● Document excerpt
ISOCPP sg16 List: Re: Agenda for the 2024-01-10 SG16 meeting

From: Tom Honermann <tom_at_[hidden]>
Date: Tue, 9 Jan 2024 16:27:07 -0500

This is your friendly reminder that this meeting is taking place tomorrow.

Tom.

On 1/8/24 7:29 PM, Tom Honermann via SG16 wrote:
>
> Happy New Year! Time to get back to work...
>
> SG16 will hold a meeting on Wednesday, January 10th, at 19:30 UTC
> (timezone conversion
> <https://www.timeanddate.com/worldclock/converter.html?iso=20240110T193000&p1=1440&p2=tz_pst&p3=tz_mst&p4=tz_cst&p5=tz_est&p6=tz_cet>).
>
> The agenda follows.
>
> * CWG 2843: Undated reference to Unicode makes C++ a moving target
> <https://cplusplus.github.io/CWG/issues/2843.html>
> * P2626R0: charN_t incremental adoption: Casting pointers of UTF
> character types <https://wg21.link/p2626r0>
>
> These are both big topics and I don't expect us to exhaust discussion
> of either one during this meeting. We'll strive to limit discussion to
> 45 minutes for each.

● Given information
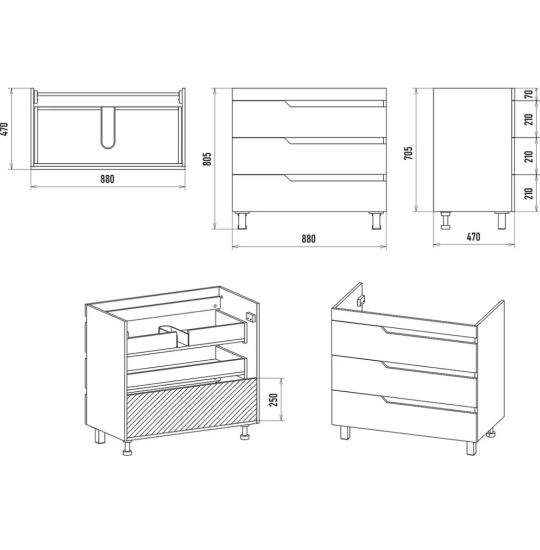 470
880
805
880
705
70
210
210
210
470
250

● Exercise A
In the SG16 meeting announcement, when is the meeting scheduled?
● Exercise B
Why does the SG16 meeting announcement say the meeting won't finish discussing either agenda item? Answer in one to three sentences.
● Exercise C
Pick up the SG16 meeting announcement after its final sentence and carry it on.

● Response box A
Wednesday, January 10th, at 19:30 UTC.

● Response box B
Both agenda items, CWG 2843 and P2626R0, are big topics. Discussion of each will be limited to about 45 minutes, so neither is expected to be fully covered in this meeting.

● Response box C
>
> CWG 2843 was recently created following Jonathan Wakely's post to the
> SG16 mailing list <https://lists.isocpp.org/sg16/2024/01/4032.php>
> regarding observable behavioral changes imposed by Unicode 15.1
> relative to Unicode 15.0. The initial concern Jonathan reported is
> that Unicode 15.1 changes the grapheme cluster segmentation rules in a
> way that will impact the field width estimation performed by
> std::format (see [format.string.std]p13
> <https://eel.is/c++draft/format.string.std#13>). Some code point
> sequences containing Indic text will be assigned a shorter field width
> estimation as a result. The UTC decision is recorded in section 5.5
> (Grapheme clusters for Indic scripts) of L2/23-079
> <https://www.unicode.org/L2/L2023/23079-utc175-properties-recs.pdf>
> and the changes are noted in the Unicode 15.1 release announcement
> <https://www.unicode.org/versions/Unicode15.1.0/>. The email
> discussion has mainly focused on the ramifications of an undated
> normative reference to the Unicode Standard as adopted for C++23 via
> P2736R2 (Referencing The Unicode Standard)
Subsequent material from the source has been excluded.